• _WHAT IS NEEDED_:
Return each line of the records below that contains the word "away". Case counts.

• _RAW RECORDS_:
——————

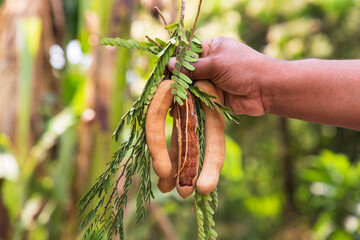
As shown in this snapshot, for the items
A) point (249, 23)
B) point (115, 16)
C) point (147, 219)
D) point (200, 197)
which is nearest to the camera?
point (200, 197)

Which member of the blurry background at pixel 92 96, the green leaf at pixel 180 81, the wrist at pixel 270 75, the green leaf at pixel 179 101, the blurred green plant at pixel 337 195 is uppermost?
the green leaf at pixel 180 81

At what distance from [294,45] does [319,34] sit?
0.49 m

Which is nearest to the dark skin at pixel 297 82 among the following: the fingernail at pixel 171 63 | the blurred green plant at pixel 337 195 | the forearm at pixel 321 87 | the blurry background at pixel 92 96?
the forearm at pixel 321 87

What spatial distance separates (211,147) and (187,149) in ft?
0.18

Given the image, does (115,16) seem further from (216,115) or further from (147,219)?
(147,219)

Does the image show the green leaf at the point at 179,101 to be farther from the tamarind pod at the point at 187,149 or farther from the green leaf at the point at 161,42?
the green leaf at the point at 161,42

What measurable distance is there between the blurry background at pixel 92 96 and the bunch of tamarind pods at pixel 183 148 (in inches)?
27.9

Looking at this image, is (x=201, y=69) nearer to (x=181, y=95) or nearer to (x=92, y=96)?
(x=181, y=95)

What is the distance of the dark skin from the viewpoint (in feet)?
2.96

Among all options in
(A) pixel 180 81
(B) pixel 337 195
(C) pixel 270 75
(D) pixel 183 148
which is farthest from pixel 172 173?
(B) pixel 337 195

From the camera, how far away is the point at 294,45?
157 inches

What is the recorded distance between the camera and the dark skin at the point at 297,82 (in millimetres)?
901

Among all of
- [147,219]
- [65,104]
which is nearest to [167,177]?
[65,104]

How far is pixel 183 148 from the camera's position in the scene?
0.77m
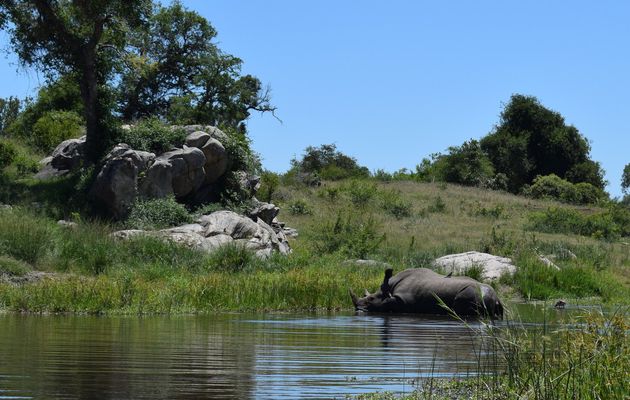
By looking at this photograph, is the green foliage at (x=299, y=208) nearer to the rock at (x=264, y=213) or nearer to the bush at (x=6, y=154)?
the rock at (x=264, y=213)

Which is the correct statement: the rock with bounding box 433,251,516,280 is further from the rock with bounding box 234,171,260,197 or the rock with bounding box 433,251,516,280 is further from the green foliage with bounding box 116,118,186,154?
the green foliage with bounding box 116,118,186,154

——————

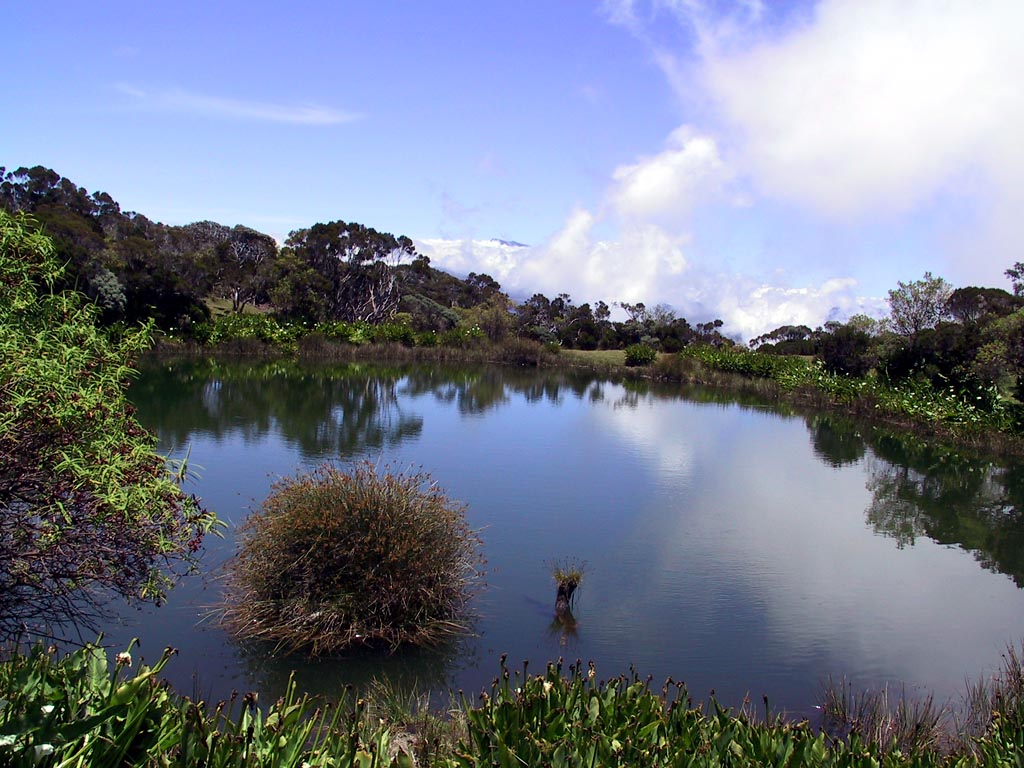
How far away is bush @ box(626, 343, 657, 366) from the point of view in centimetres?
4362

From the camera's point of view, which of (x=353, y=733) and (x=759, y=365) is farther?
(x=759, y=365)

——————

• _WRITTEN ANSWER_:
From the camera, how far away is the point at 294,45?
How far away is bush @ box(626, 343, 657, 366) from the point of view in centimetres?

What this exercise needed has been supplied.